State Education Commissioner John King touted the stability of the overall graduation rates, given that academic standards have toughened in the past four years. He stressed the importance of implementing the new, more difficult Common Core curriculum, on which third through eighth graders’ tests were based this April. High school students will begin taking Common Core exams next school year.
But he said the rates of college- and career-readiness among New York’s high school students are “painfully low.”
“In Rochester, Buffalo and Syracuse, less than 10 percent of the students graduate ready for the challenges of college or today’s high-skilled jobs,” he said in a statement Monday. “Those are more than just numbers; those numbers represent thousands of students whose futures are diminished. We have to keep pushing forward with the Regents’ reforms and the shift to the Common Core standards.
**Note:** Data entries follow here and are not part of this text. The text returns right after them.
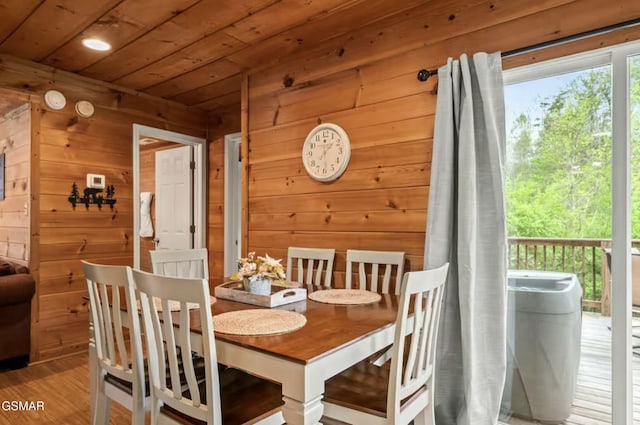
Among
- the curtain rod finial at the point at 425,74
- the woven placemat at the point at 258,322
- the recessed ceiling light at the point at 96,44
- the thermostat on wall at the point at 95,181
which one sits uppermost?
the recessed ceiling light at the point at 96,44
“Our state has some of the highest performing districts and schools in the country, but far too many children in New York are being denied the educational opportunity they need and deserve,” King continued.
Achievement gaps between white students and minorities persist, and students with disabilities or those whose first language is not English continue to lag their peers.
About 58.1 percent of black students in New York graduated in 2012 after four years, compared with 85.7 percent of white students. The rate for Hispanic students was lower, at 57.8 percent. Asian students fared better than the statewide average, with about 81.6 percent graduating in four years.
Only 34.3 percent of English language learners and 44.7 percent of students with disabilities graduated in four years in 2012, compared to 79.3 percent of students in general education courses. Far fewer of those students were prepared for college or a career.